The New York Public Library has been on fire with its creative media moments in recent years — its annual Black Friday “deal”, limited edition library cards, and more. 2020 also marks the institution’s 125th anniversary, and in honor of that milestone, the New York Public Library just revealed its top 10 checked out books of all time since opening in 1895. In conjunction with the top 10 checkouts, the NYPL will have a limited edition “Snowy Day Library Card” and a limited edition Metrocard available in 10 subway stations across the five boroughs.

New York Public Library President Anthony W. Marx says,“For 125 years, the Library has uniquely sparked, supported, and fostered a true love of reading in the people of New York City and beyond. Among our many roles, we look to connect people with the stories that capture their imaginations, take them places, stay with them over time, encourage them to keep turning pages, and greatly impact and shape their lives. The books on this list have transcended generations and, much like the Library itself, are as relevant today as they were when they first arrived. This list tells us something about New Yorkers over the last 125 years—what moves them, what excites them, what stands the test of time.
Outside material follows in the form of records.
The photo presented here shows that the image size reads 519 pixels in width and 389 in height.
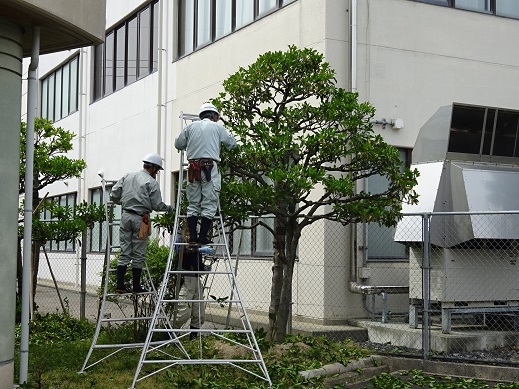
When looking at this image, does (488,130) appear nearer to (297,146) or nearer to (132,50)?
(297,146)

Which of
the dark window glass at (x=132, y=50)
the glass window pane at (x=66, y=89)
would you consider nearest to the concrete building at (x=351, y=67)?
the dark window glass at (x=132, y=50)

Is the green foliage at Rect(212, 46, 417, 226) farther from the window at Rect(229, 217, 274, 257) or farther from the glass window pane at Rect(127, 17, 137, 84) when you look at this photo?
the glass window pane at Rect(127, 17, 137, 84)

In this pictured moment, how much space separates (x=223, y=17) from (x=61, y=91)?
12.9 m

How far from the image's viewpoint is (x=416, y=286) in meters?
11.8

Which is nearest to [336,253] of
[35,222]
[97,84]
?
[35,222]

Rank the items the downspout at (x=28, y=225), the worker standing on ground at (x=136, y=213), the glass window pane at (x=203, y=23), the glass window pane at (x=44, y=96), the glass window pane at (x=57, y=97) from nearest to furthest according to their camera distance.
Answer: the downspout at (x=28, y=225), the worker standing on ground at (x=136, y=213), the glass window pane at (x=203, y=23), the glass window pane at (x=57, y=97), the glass window pane at (x=44, y=96)

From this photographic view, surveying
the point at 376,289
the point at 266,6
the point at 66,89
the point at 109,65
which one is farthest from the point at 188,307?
the point at 66,89

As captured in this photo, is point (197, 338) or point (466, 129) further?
point (466, 129)

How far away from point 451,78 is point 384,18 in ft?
5.69

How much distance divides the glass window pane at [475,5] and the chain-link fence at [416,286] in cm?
443

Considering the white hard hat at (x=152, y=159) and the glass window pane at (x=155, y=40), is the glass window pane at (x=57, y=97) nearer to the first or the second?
the glass window pane at (x=155, y=40)

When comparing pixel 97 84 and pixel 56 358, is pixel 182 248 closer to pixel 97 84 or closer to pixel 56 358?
pixel 56 358

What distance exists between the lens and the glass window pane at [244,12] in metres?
16.0

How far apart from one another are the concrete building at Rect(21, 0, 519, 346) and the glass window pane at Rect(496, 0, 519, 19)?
0.02 meters
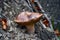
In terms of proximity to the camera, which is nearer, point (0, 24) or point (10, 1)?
point (0, 24)

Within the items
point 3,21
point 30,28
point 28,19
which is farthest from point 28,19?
point 3,21

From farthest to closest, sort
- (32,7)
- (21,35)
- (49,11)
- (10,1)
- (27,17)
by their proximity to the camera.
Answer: (49,11)
(32,7)
(10,1)
(21,35)
(27,17)

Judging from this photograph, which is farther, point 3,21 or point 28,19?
point 3,21

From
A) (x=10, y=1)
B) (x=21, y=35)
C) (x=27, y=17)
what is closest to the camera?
(x=27, y=17)

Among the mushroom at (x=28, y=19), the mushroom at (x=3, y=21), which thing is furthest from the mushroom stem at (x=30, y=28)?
the mushroom at (x=3, y=21)

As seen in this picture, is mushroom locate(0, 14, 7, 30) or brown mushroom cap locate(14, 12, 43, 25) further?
mushroom locate(0, 14, 7, 30)

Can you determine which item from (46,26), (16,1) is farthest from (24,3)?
(46,26)

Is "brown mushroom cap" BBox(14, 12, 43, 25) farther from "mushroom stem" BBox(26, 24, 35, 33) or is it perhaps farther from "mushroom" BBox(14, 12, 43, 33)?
"mushroom stem" BBox(26, 24, 35, 33)

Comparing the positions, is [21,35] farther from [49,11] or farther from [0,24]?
[49,11]

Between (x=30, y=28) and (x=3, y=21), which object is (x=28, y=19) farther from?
(x=3, y=21)

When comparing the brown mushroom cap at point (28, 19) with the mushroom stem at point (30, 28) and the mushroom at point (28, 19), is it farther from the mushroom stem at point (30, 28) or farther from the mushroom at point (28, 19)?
the mushroom stem at point (30, 28)

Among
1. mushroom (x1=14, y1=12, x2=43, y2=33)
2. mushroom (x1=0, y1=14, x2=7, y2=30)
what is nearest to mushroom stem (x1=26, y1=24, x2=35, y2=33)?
mushroom (x1=14, y1=12, x2=43, y2=33)
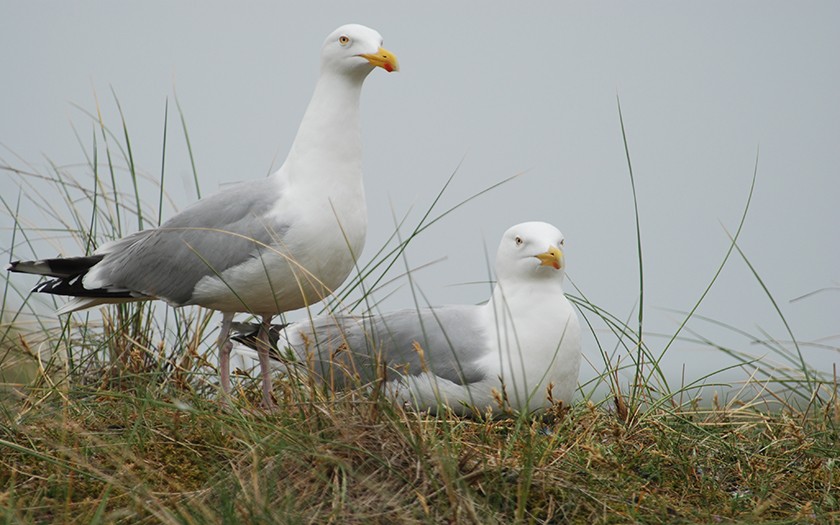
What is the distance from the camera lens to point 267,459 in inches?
131

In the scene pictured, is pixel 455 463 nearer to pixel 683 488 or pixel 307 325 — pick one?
pixel 683 488

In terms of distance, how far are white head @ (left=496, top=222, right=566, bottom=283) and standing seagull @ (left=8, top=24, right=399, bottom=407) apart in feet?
2.35

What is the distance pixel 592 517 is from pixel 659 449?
2.91ft

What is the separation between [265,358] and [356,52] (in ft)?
5.31

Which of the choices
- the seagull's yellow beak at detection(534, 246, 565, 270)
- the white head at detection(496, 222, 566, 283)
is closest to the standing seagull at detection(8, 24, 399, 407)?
the white head at detection(496, 222, 566, 283)

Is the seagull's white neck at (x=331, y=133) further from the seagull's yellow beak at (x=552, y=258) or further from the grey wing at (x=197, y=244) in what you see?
the seagull's yellow beak at (x=552, y=258)

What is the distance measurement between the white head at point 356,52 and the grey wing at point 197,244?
2.24ft

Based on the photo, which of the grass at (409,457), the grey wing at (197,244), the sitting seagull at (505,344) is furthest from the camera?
the grey wing at (197,244)

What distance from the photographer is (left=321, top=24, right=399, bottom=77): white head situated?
186 inches

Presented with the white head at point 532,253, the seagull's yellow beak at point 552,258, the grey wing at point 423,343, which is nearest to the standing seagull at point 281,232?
the grey wing at point 423,343

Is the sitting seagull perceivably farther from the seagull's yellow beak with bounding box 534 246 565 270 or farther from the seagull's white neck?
the seagull's white neck

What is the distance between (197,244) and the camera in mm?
4918

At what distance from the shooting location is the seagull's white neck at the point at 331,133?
15.8 ft

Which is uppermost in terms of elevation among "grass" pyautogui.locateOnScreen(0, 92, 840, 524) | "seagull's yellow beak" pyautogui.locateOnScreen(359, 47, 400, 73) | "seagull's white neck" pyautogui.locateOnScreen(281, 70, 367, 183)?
"seagull's yellow beak" pyautogui.locateOnScreen(359, 47, 400, 73)
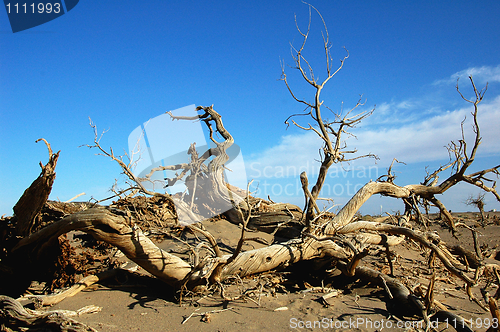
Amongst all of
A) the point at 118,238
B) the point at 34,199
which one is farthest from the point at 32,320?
the point at 34,199

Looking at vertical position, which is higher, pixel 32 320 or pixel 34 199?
pixel 34 199

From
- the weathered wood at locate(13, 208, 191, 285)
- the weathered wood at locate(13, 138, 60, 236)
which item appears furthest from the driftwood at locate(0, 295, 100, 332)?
the weathered wood at locate(13, 138, 60, 236)

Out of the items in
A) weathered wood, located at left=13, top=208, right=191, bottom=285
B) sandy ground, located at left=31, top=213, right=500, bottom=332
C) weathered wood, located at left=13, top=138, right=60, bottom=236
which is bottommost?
sandy ground, located at left=31, top=213, right=500, bottom=332

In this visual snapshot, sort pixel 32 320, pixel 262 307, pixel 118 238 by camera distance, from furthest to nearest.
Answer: pixel 262 307
pixel 118 238
pixel 32 320

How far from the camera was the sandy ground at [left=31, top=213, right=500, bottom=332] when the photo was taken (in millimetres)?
3453

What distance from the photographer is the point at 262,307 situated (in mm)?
3943

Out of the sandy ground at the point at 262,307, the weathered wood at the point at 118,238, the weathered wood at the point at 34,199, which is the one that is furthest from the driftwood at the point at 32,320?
the weathered wood at the point at 34,199

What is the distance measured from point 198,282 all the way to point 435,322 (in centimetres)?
299

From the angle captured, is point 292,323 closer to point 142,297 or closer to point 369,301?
point 369,301

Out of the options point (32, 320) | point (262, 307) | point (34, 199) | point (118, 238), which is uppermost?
point (34, 199)

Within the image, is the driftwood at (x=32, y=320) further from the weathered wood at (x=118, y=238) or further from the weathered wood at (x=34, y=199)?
the weathered wood at (x=34, y=199)

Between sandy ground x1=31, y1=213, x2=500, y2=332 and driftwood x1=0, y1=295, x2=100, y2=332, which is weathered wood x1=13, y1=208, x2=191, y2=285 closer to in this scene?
sandy ground x1=31, y1=213, x2=500, y2=332

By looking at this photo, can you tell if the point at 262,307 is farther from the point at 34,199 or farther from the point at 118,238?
the point at 34,199

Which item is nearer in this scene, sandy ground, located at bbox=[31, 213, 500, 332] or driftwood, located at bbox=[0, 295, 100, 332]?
driftwood, located at bbox=[0, 295, 100, 332]
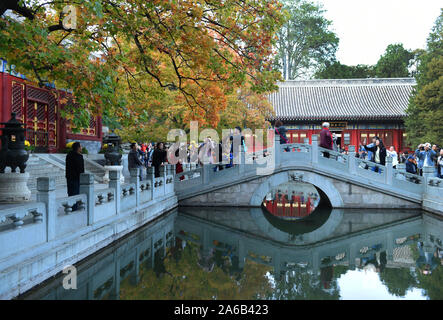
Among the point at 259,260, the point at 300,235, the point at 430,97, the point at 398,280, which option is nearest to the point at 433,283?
the point at 398,280

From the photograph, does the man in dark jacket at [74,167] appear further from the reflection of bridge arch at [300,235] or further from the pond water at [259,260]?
the reflection of bridge arch at [300,235]

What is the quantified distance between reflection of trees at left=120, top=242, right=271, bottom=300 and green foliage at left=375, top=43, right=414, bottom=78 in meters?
36.4

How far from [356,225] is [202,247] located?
4.65 metres

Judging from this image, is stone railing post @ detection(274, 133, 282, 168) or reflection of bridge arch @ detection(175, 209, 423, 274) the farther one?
stone railing post @ detection(274, 133, 282, 168)

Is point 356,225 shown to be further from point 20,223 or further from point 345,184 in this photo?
point 20,223

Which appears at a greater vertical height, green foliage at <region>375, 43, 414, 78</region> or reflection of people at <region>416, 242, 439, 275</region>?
green foliage at <region>375, 43, 414, 78</region>

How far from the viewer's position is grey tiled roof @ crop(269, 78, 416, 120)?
2744 cm

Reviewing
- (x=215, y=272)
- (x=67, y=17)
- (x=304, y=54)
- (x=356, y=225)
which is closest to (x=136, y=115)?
(x=67, y=17)

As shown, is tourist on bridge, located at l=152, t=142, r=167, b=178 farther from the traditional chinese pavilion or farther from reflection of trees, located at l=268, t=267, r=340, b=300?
the traditional chinese pavilion

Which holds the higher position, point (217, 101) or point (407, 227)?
point (217, 101)

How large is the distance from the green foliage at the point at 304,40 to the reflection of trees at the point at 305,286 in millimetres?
31881

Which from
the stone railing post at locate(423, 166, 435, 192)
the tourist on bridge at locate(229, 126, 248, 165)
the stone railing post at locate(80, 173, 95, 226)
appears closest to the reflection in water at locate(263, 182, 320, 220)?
the tourist on bridge at locate(229, 126, 248, 165)

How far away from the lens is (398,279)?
6188 millimetres

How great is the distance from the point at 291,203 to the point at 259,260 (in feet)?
29.2
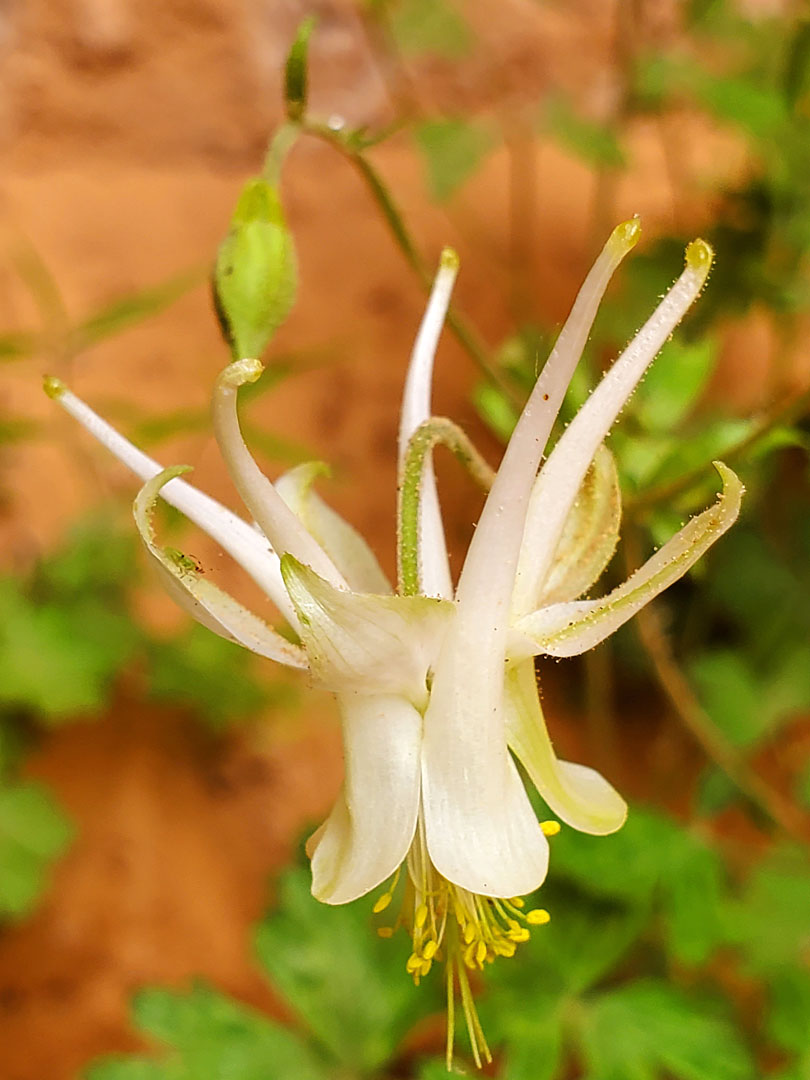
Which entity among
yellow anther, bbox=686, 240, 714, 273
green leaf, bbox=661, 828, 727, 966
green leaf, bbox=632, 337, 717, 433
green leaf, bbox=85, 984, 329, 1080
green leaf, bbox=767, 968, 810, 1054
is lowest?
green leaf, bbox=767, 968, 810, 1054

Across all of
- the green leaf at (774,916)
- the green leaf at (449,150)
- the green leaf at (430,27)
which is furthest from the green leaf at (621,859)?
the green leaf at (430,27)

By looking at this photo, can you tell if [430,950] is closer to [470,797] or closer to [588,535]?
[470,797]

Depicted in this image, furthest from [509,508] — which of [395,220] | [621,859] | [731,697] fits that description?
[731,697]

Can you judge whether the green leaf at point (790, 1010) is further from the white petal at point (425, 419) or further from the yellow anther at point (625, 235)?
the yellow anther at point (625, 235)

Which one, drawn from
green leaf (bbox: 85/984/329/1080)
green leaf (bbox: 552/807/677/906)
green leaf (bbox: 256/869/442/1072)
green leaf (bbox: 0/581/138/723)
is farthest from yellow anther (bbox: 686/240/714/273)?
green leaf (bbox: 0/581/138/723)

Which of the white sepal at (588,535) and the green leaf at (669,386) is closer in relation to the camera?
the white sepal at (588,535)

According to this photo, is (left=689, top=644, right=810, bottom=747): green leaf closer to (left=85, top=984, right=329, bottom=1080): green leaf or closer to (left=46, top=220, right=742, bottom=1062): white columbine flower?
(left=85, top=984, right=329, bottom=1080): green leaf

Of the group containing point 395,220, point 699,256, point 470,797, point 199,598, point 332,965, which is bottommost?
point 332,965
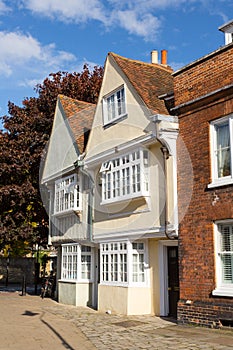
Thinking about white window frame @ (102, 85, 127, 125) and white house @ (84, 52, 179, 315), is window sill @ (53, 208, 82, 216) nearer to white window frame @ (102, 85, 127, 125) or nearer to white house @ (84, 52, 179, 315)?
white house @ (84, 52, 179, 315)

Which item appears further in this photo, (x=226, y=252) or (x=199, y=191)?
(x=199, y=191)

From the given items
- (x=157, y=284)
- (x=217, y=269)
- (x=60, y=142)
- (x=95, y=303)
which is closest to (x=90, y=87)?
(x=60, y=142)

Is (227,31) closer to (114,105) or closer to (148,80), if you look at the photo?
(148,80)

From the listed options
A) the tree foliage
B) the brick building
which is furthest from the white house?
the tree foliage

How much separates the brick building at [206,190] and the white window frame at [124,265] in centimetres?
257

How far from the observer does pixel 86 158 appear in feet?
60.4

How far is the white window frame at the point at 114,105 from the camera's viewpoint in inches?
654

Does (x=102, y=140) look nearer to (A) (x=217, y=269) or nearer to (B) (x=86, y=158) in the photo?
(B) (x=86, y=158)

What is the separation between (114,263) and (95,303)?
3.50 meters

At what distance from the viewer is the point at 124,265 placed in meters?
15.9

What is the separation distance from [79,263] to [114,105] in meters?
7.27

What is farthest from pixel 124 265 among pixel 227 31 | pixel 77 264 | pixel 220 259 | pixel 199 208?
pixel 227 31

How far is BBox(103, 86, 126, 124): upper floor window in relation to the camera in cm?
1666

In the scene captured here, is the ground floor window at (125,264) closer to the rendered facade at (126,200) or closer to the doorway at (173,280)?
the rendered facade at (126,200)
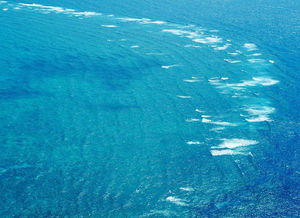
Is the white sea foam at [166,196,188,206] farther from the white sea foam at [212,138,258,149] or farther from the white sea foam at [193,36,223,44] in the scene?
the white sea foam at [193,36,223,44]

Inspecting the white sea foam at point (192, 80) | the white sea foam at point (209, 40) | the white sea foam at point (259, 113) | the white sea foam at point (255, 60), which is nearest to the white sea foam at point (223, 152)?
the white sea foam at point (259, 113)

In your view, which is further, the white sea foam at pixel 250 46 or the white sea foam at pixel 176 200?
the white sea foam at pixel 250 46

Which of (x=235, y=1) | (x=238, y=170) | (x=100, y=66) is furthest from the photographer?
(x=235, y=1)

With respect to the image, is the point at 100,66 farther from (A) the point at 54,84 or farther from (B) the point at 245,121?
(B) the point at 245,121

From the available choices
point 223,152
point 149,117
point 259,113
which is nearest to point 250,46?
point 259,113

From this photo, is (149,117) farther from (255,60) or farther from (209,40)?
(209,40)

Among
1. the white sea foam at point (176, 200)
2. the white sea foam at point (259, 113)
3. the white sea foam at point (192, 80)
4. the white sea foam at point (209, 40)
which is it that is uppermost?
the white sea foam at point (209, 40)

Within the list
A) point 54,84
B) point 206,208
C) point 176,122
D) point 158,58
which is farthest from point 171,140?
point 158,58

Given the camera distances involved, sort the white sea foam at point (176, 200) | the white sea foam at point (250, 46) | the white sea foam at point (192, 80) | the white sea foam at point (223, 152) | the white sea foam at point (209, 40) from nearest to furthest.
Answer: the white sea foam at point (176, 200) < the white sea foam at point (223, 152) < the white sea foam at point (192, 80) < the white sea foam at point (250, 46) < the white sea foam at point (209, 40)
It’s a perfect way to kick off our celebration of the Library’s 125th anniversary . . . and it’s just the beginning.” Without further ado, here are the top 10 books checked out of all time at the New York Public Library (text below by NYPL):

The Snowy Day by Ezra Jack Keats: 485,583 checkouts

The Snowy Day Book Cover by Ezra Jack Keats

In print and in the Library’s catalog continuously since 1962, this charming, beautifully illustrated tale of a child enjoying the simple magic that snow brings to his city is one of the Library’s top circulated books every year, across all neighborhoods we serve. The story—available in a multitude of languages—has a universal appeal and is well-known, being both a Caldecott Medal winner and one of the earliest examples of diversity in children’s books. At the end of the day, though, it’s all about the story—and how the brilliantly told tale of Peter and his wintry adventure transcends generations.